[Data records]
════════════════

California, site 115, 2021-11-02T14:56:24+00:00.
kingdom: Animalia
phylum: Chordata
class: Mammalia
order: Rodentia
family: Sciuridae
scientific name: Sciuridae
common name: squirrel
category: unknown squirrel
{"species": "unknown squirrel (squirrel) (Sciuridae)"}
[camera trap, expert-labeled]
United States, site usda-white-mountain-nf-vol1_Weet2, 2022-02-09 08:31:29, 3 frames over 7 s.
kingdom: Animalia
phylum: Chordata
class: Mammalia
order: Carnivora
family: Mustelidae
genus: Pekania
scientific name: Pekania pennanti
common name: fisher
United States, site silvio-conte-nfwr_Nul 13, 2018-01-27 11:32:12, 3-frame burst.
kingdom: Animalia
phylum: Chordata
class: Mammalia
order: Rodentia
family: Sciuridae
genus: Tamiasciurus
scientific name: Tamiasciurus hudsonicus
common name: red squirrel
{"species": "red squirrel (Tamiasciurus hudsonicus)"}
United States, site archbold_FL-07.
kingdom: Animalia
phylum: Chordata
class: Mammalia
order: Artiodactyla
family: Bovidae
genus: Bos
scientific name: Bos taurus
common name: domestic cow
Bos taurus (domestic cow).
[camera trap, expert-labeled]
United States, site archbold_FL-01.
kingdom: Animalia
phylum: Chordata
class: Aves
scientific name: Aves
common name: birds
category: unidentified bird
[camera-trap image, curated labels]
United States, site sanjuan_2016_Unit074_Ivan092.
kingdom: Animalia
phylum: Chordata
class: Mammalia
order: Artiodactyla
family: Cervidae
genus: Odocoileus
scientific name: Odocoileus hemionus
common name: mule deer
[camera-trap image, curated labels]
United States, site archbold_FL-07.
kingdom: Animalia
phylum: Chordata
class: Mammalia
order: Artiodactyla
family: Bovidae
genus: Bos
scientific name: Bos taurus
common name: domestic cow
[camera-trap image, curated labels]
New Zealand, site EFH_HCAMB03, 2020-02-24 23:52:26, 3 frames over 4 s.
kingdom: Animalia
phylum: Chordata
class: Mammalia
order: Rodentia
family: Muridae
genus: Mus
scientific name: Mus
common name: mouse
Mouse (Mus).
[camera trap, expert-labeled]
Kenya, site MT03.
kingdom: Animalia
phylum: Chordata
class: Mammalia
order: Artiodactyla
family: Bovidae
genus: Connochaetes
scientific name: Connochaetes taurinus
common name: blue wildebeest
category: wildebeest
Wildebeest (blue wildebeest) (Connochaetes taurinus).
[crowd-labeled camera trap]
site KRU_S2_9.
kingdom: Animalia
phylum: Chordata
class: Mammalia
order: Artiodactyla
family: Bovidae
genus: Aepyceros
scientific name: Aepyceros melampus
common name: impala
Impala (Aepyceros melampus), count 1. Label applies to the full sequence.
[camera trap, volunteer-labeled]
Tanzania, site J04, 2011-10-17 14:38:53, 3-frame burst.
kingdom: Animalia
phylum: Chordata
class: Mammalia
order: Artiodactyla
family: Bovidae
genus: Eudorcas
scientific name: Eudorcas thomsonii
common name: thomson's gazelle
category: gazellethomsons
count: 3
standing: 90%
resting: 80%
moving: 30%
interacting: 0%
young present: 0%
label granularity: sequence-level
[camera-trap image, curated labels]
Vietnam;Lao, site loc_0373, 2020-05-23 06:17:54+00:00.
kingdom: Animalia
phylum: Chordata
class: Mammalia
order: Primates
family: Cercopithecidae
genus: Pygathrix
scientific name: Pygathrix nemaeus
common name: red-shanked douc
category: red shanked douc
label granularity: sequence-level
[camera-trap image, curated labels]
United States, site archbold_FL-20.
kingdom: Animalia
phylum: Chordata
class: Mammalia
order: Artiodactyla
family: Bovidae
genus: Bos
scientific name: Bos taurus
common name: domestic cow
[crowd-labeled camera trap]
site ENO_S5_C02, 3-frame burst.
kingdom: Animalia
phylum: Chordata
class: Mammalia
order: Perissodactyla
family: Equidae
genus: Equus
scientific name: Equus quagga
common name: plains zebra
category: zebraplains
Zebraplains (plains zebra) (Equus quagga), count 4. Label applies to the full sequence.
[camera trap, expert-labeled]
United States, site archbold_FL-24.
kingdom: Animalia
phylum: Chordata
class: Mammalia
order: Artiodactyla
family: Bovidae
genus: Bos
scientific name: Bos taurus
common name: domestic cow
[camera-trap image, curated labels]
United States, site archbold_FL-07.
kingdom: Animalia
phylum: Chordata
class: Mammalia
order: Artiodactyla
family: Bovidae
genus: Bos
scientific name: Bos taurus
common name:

════════════════

All that is needed is the exact run of lines above from the line containing "common name: red-shanked douc" through the line containing "genus: Equus", both of them included.

common name: red-shanked douc
category: red shanked douc
label granularity: sequence-level
[camera-trap image, curated labels]
United States, site archbold_FL-20.
kingdom: Animalia
phylum: Chordata
class: Mammalia
order: Artiodactyla
family: Bovidae
genus: Bos
scientific name: Bos taurus
common name: domestic cow
[crowd-labeled camera trap]
site ENO_S5_C02, 3-frame burst.
kingdom: Animalia
phylum: Chordata
class: Mammalia
order: Perissodactyla
family: Equidae
genus: Equus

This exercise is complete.